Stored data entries
☆ ☆ ☆ ☆ ☆ ☆ ☆
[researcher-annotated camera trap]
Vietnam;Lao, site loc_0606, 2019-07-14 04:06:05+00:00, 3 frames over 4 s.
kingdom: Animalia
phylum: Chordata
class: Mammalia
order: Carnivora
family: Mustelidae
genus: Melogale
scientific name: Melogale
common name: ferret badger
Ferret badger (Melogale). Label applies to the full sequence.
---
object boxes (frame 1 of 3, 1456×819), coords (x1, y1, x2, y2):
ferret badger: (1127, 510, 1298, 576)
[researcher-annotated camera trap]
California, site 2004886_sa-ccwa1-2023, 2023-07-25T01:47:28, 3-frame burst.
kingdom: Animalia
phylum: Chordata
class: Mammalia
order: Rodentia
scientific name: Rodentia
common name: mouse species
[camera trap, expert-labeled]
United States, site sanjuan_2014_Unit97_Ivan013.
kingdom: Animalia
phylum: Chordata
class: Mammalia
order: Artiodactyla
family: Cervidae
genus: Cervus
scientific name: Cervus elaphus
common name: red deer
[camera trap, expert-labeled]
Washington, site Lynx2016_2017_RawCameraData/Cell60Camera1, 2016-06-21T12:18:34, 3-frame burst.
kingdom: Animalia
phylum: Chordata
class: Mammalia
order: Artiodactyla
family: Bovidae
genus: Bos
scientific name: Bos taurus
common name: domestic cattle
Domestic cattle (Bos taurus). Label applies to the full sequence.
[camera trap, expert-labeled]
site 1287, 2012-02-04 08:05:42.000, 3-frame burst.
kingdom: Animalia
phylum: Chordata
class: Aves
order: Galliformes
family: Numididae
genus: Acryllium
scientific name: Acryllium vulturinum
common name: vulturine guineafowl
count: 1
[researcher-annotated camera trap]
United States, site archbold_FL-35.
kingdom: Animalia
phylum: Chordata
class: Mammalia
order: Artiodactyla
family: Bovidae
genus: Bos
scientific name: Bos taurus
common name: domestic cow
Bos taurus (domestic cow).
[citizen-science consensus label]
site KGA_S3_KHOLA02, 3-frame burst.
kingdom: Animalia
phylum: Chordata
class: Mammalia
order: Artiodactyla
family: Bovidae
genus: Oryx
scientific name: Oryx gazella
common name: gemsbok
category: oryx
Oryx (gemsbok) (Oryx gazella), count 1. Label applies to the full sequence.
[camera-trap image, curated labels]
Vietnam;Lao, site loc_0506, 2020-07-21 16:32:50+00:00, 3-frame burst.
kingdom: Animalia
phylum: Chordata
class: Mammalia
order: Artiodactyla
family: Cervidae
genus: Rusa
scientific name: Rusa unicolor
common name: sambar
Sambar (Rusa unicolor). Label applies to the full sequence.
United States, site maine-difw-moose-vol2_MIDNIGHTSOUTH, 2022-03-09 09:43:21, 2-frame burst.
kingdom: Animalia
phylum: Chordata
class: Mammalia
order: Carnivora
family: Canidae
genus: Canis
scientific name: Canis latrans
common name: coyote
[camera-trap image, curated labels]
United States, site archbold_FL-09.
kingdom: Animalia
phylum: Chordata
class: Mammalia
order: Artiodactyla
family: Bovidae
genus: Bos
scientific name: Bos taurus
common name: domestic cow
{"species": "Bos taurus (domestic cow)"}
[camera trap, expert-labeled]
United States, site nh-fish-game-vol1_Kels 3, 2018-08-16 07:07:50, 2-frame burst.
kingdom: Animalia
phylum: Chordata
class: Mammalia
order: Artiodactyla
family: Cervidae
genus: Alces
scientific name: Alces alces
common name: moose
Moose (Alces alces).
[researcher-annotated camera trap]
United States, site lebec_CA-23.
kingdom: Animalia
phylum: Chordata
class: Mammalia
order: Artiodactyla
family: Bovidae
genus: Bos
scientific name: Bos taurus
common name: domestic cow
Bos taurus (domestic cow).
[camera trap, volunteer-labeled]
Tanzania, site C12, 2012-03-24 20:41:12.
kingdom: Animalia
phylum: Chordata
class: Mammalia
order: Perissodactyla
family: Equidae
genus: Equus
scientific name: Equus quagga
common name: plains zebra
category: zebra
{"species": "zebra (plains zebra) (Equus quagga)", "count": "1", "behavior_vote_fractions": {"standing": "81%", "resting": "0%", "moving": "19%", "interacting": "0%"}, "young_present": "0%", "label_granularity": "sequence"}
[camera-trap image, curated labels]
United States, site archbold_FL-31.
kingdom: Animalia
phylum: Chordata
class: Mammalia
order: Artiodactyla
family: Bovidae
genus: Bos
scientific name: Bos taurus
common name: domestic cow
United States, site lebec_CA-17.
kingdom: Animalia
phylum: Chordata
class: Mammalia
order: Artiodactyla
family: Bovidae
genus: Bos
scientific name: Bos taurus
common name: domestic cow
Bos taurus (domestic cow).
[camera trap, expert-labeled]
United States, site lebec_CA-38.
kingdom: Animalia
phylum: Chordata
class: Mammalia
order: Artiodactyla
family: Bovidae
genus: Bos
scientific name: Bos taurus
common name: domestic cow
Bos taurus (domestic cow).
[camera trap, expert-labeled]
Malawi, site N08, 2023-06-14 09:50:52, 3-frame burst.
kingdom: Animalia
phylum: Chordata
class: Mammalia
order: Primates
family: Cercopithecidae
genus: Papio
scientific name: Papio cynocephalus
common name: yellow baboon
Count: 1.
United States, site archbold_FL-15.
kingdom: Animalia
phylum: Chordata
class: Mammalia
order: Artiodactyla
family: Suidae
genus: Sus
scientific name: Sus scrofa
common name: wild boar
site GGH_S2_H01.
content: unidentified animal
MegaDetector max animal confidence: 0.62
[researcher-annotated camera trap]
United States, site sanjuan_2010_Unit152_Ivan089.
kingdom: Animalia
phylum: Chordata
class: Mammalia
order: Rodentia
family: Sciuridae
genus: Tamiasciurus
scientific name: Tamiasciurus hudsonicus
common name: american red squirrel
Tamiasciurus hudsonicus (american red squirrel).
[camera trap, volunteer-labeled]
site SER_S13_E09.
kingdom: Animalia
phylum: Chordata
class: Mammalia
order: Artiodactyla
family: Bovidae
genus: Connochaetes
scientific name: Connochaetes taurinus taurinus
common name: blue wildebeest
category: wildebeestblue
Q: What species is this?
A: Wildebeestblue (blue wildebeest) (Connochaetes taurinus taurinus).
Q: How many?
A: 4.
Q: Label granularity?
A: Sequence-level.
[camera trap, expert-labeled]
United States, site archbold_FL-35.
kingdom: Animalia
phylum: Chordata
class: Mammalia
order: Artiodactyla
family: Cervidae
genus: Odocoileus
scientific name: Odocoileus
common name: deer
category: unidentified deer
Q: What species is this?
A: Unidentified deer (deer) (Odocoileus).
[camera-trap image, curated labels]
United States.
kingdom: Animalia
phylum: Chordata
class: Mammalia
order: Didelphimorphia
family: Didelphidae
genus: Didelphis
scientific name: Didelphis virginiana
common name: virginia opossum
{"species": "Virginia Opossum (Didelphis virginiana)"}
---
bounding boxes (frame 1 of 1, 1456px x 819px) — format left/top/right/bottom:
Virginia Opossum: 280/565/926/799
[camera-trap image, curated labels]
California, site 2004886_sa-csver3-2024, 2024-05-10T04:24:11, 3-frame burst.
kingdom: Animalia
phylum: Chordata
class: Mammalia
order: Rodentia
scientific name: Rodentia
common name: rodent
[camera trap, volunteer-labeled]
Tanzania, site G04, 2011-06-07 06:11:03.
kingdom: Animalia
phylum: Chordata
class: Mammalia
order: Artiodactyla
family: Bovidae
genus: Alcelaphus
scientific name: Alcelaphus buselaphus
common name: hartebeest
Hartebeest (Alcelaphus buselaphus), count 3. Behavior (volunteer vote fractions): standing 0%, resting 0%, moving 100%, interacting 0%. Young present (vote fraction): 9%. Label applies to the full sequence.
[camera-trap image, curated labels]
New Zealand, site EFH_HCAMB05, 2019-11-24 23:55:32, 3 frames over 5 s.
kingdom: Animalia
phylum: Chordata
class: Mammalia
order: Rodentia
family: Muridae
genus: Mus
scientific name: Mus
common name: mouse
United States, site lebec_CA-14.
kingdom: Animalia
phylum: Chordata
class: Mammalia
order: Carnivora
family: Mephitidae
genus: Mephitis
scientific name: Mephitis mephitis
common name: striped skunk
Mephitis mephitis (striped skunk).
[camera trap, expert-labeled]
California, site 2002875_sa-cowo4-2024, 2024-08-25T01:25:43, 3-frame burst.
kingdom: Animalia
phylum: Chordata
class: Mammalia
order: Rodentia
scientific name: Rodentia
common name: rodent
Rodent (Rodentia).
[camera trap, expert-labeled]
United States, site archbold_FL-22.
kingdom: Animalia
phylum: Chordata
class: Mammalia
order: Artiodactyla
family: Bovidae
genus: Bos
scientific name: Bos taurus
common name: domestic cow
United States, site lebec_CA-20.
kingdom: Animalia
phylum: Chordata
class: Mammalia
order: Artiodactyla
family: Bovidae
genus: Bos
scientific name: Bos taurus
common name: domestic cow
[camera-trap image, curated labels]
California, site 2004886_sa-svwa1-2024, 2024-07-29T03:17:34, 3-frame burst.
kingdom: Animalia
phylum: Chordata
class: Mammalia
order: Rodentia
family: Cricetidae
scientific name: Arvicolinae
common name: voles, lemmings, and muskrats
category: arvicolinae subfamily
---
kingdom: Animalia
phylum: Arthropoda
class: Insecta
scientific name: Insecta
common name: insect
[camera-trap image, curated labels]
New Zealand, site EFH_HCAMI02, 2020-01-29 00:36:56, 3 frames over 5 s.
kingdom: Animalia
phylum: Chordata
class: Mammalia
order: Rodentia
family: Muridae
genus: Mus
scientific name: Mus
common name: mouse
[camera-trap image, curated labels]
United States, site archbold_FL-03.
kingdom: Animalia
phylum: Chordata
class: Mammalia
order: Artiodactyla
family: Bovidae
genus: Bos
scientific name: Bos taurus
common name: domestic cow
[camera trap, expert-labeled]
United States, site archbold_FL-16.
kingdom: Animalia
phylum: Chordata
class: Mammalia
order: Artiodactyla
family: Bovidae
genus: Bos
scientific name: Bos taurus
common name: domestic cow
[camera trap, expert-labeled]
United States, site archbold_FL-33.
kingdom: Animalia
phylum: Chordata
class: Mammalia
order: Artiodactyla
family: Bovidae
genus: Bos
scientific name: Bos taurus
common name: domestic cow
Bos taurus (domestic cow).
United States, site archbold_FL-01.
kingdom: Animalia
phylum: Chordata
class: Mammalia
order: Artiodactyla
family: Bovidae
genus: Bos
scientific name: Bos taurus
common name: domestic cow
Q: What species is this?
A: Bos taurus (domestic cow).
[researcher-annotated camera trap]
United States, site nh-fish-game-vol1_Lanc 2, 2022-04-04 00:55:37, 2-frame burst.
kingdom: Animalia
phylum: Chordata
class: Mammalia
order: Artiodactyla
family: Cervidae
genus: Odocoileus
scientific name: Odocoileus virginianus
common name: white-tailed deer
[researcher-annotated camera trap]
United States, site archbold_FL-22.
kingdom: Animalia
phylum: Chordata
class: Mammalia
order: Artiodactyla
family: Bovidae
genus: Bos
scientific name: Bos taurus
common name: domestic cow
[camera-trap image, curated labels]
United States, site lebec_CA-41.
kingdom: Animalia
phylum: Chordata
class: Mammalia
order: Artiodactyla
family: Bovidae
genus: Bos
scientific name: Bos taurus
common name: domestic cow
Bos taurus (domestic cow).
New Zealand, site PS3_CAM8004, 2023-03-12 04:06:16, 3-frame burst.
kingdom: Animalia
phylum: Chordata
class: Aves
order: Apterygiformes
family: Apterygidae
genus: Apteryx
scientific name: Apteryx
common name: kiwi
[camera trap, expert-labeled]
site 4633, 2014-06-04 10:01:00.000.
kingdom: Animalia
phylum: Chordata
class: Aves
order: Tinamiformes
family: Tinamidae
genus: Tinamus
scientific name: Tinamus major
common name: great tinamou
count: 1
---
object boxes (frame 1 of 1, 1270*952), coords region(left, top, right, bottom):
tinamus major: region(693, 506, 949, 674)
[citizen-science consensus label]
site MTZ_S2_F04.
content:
☆ ☆ ☆ ☆ ☆ ☆ ☆
◆ Work order
A complete answer lists each line of the data that holds the word "Zealand".

◆ Solution for this task
New Zealand, site EFH_HCAMB05, 2019-11-24 23:55:32, 3 frames over 5 s.
New Zealand, site EFH_HCAMI02, 2020-01-29 00:36:56, 3 frames over 5 s.
New Zealand, site PS3_CAM8004, 2023-03-12 04:06:16, 3-frame burst.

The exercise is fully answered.